Концерты, театры и особенно бесчисленные “jardins d'été” снова вошли в моду. “Фраскати” было одним из самых элегантных помещений для концертов, игр и балов. Восемь роскошно разукрашенных в античном стиле зал с картинами Калле каждый вечер видели в своих стенах в высшей степени элегантную, аристократическую, хотя и дурно воспитанную публику. У “Фраскати” бывали главным образом политики сомнительного свойства, бонвиваны, театральные дамы, кокотки и дамы из общества с более или менее бурным прошлым. В зеленых беседках тут пили, ели и наслаждались упоительной музыкой. Очень популярными, хотя, правда, среди более серьезной публики, были садовые концерты Марбефа в Тюильри и в Пале-Рояле, кроме того, концерты “слепых”, концерты “республики” и другие.

Французы издавна были большими поклонниками искусства. Даже во время революции посреди бедствий и ужаса они посещали театры. Полные сборы в то время были не редкостью. Теперь, конечно, это проявилось в еще большей степени: ведь снова можно было свободно дышать и свободно наслаждаться! Представления в Комической опере и в театре Фейдо давались теперь ежедневно. Последний, однако, из политических соображений был закрыт в конце 1796 г. В театре Искусств, в Опере, в Водевиле, в Патриотическом театре, в театре Монтансье и в других бывали каждый день полные сборы. Многие из них, однако, просуществовали недолго, прослыв в конце концов “очагами разврата и разгула”, 24 мая 1796 года вновь открылся Французский театр. В ложах сверкали античной наготой героини дня, а актрисы появлялись на сцене более раздетыми, нежели одетыми. Женская красота и блеск бриллиантов стояли на первом месте. Однажды вечером Терезия Тальен, львица моды, появилась в своей ложе в опере одетая в костюм Дианы. Весь “костюм” состоял из тигровой шкуры, прихваченной на античный лад у плеч и у бедер и доходившей едва до колен. Ее голые ноги были обуты в золоченые сандалии, завязанные красными шнурами. С обнаженных плеч свешивался колчан, усыпанный бриллиантами. Когда представление кончилось, она, нисколько не смущаясь, прошла через толпу к своему экипажу.

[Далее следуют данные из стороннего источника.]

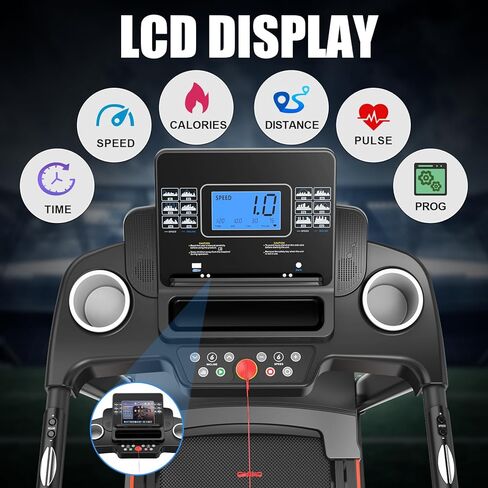 سعة 15 ٪ من طحوط المطحنة ذات الميل 400 رطل ، 3.5 حصان من المطحنة الشاقة للمنزل ، حلقة مفرغة قابلة للطي ، حزام عريض للطي ، 0.5-8.5 ميلاً في الساعة ، بلوتوث ، التطبيق in Kuwait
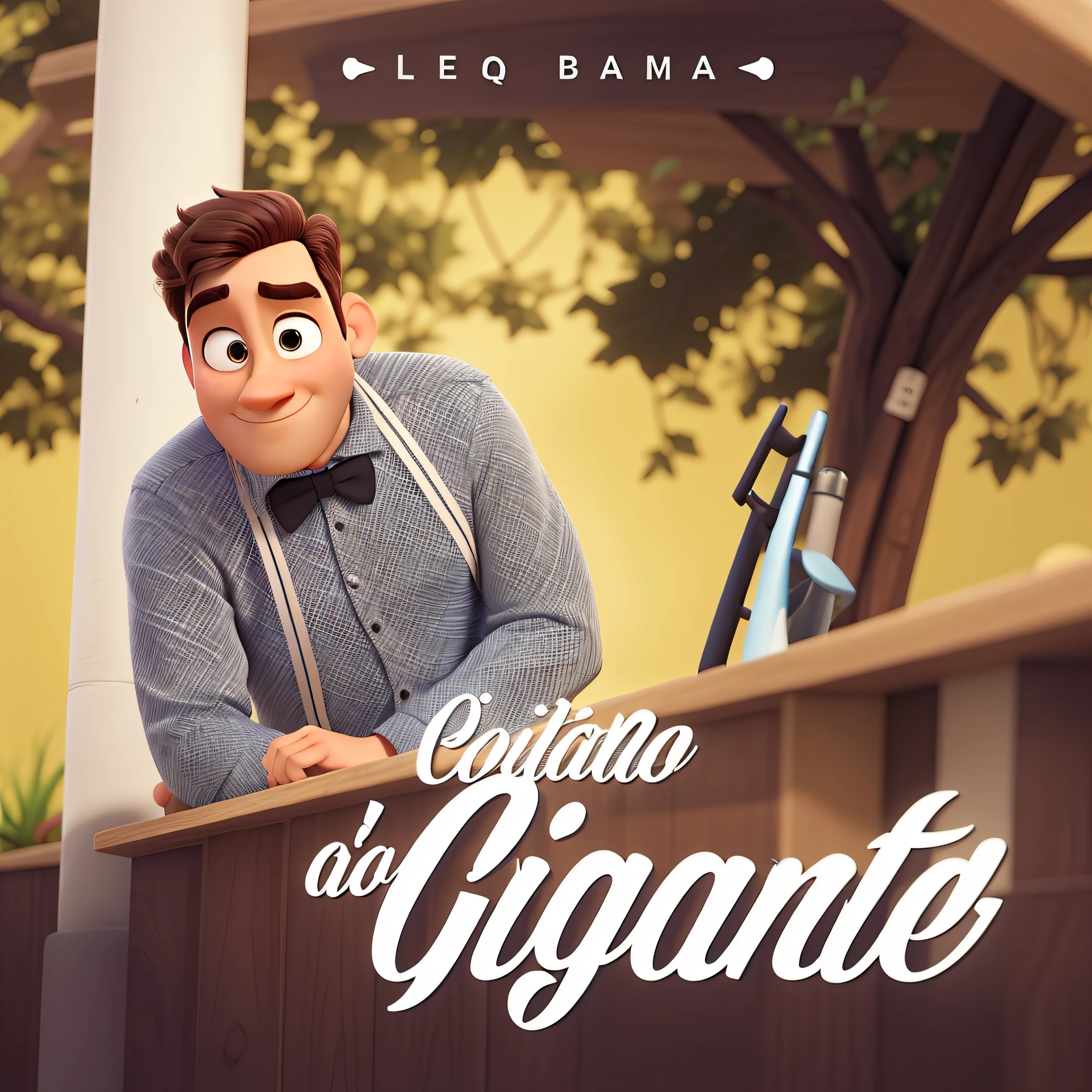 UM HOMEM ESTILO PIXAR, ALTA QUALIDADE, MELHOR QUALIDADE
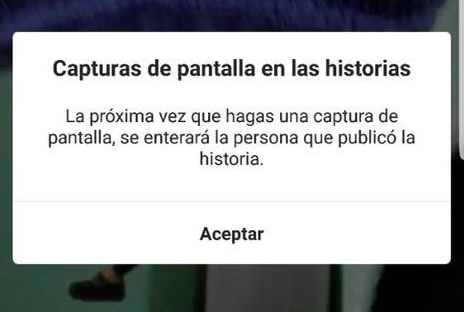 Instagram enviará notificaciones cuando alguien realice una captura de pantalla en Stories
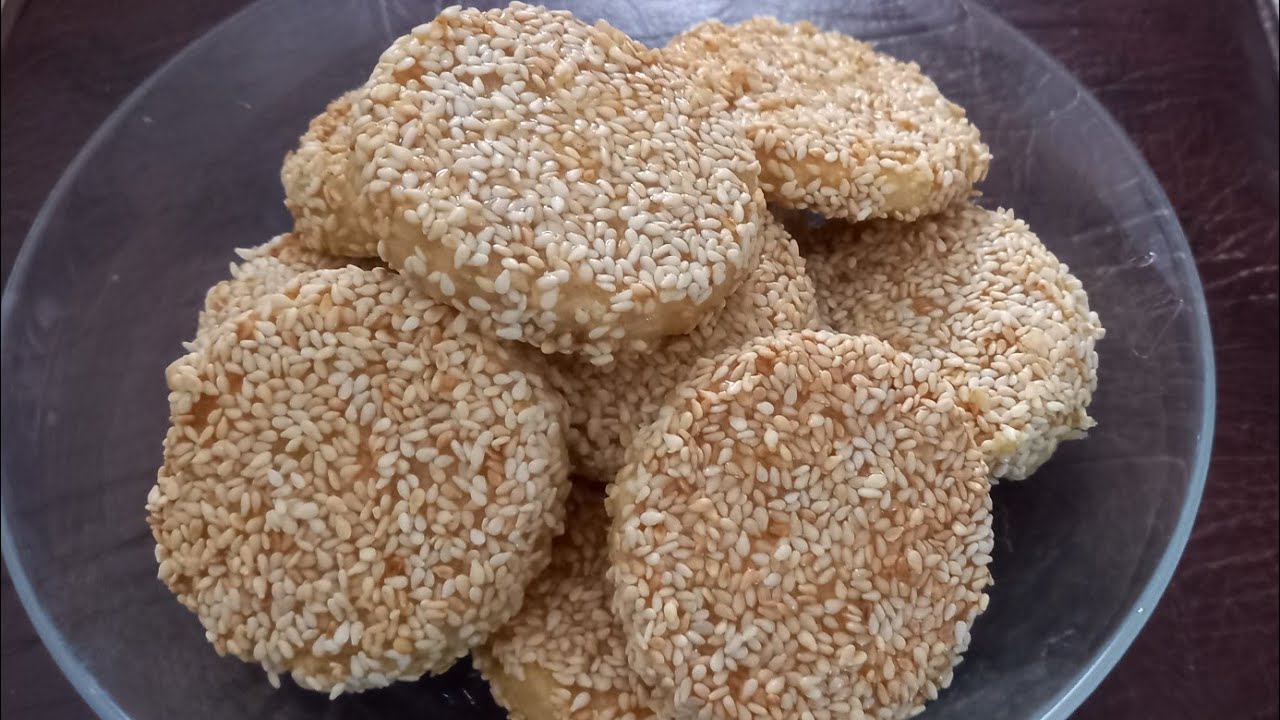 جلجلانيةمعسلةبدون غلوتين لاتفرق عن العادية.🤩🥰djeldjlania gâteau au grain sésame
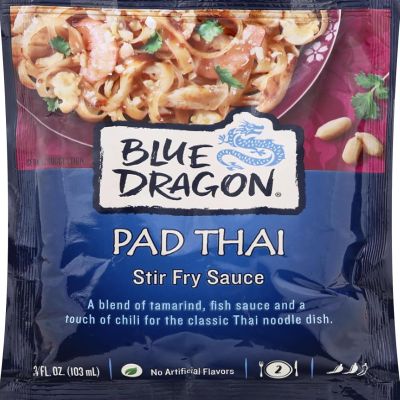 Blue Dragon Pad Thai Stir Fry Sauce Sachet, 3.4 Oz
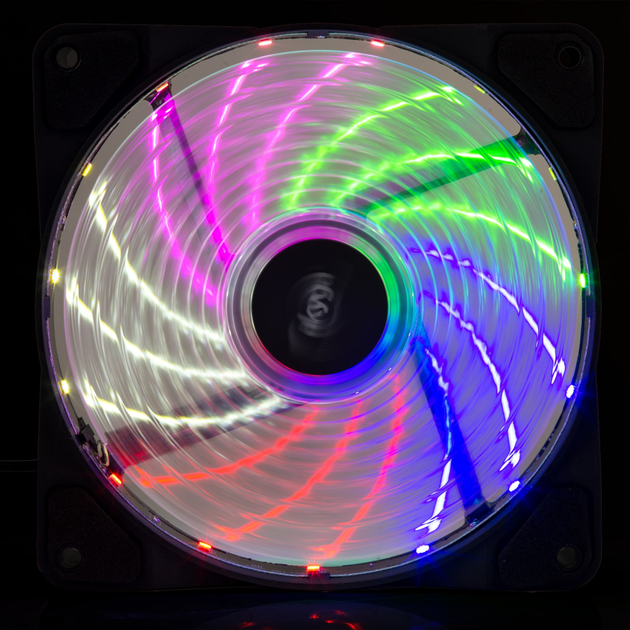 Вентилятор AKYGA MOLEX 15 Rainbow LED Black (AW-12D-LED) - изображение 4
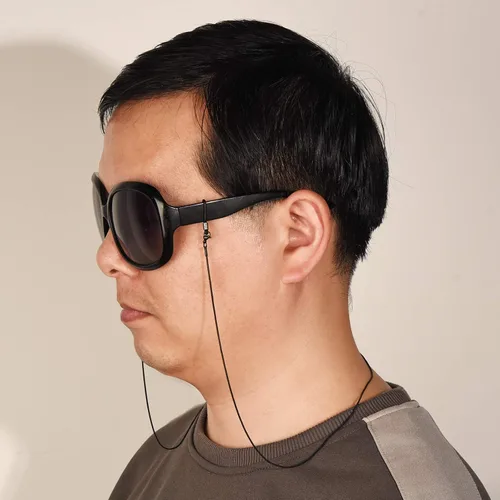 Vista 8 de Jmkcoz Cadena Portagafas de Acero Inoxidable 80cm Cadena Collar para Gafas Negro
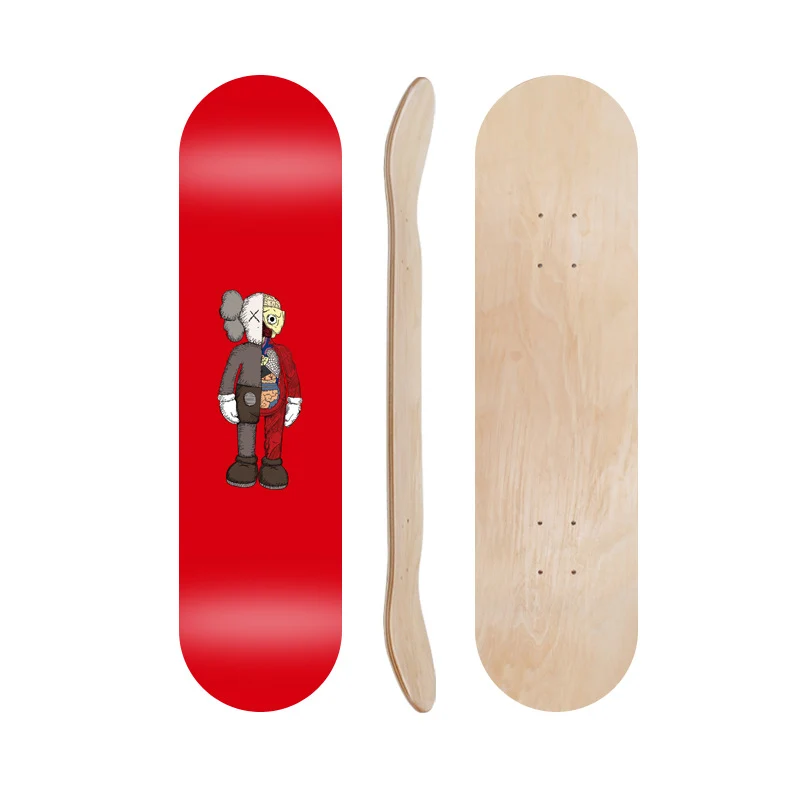 Cartoon-inspiriertes Skateboard-Deck Skanto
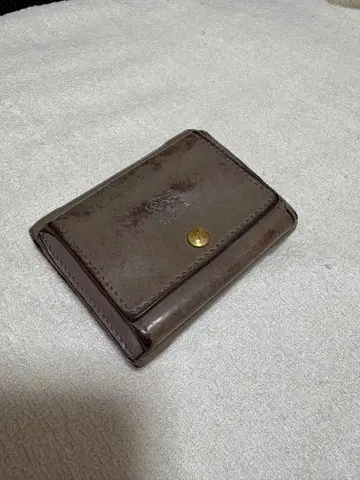 일비종떼 브라운 접이식 지갑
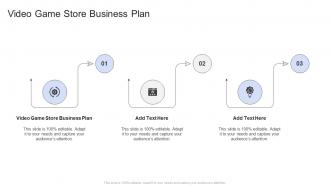 Video Game Store Business Plan In Powerpoint And Google Slides Cpb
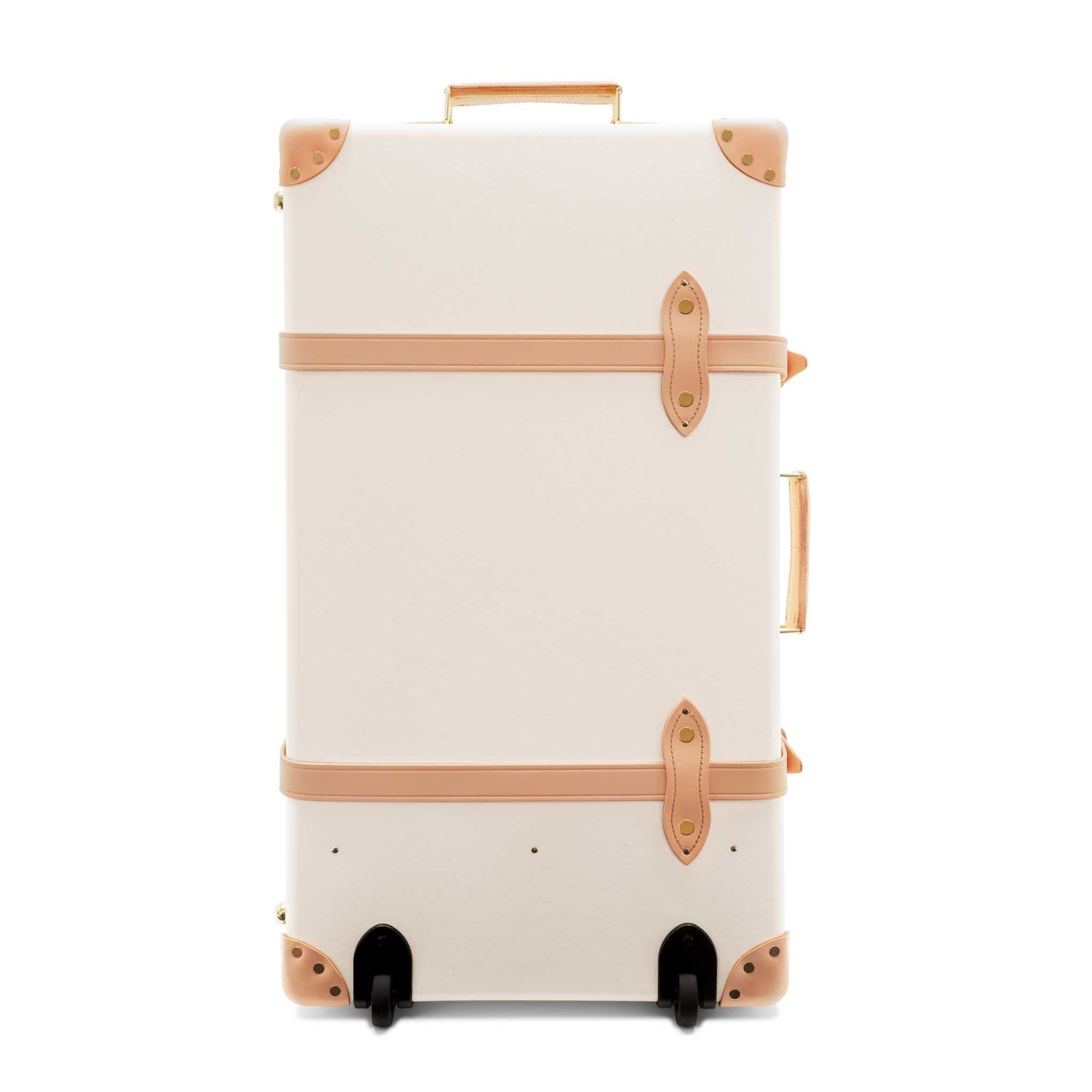 Grande valise soute Safari 2 roues - Ivoire & Naturel & Or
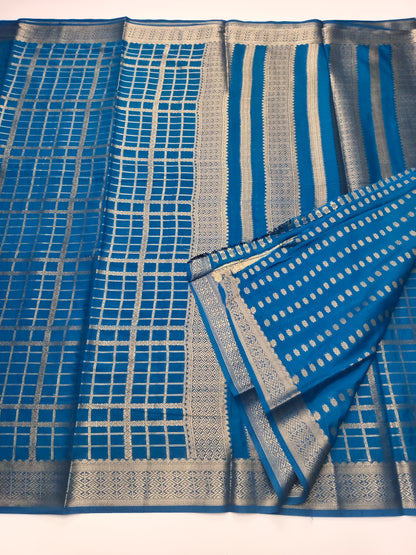 SEMI CREPE SILK SAREE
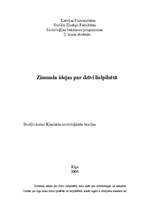 Eseja 'Zimmela idejas par dzīvi lielpilsētā', 1.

Легкомыслие нравов проявлялось естественно и в пьесах, которые ставились на сцене. С 9 термидора в театр проник антиреволюционный, или, вернее, антиякобинский дух. Французы мстили революции, которая так долго подвергала все строжайшей цензуре, мстили тем, что ставили на сцене пьесы, в которых высмеивались члены клубов, публичные ораторы, партийные вожди, члены Конвента и судьи революционного трибунала со всеми их пороками, недостатками и смешными сторонами. В некоторых пьесах подвергались осмеянию и торговая, и ростовщическая лихорадка, овладевшая населением. Например, в Водевиле часто давалась пьеса “Tout le monde s'en mêle, ou la manie du commerce”, в которой коммерческие спекуляции развращают и губят целую семью. Все это, однако, нисколько не препятствовало развитию этой пагубной страсти.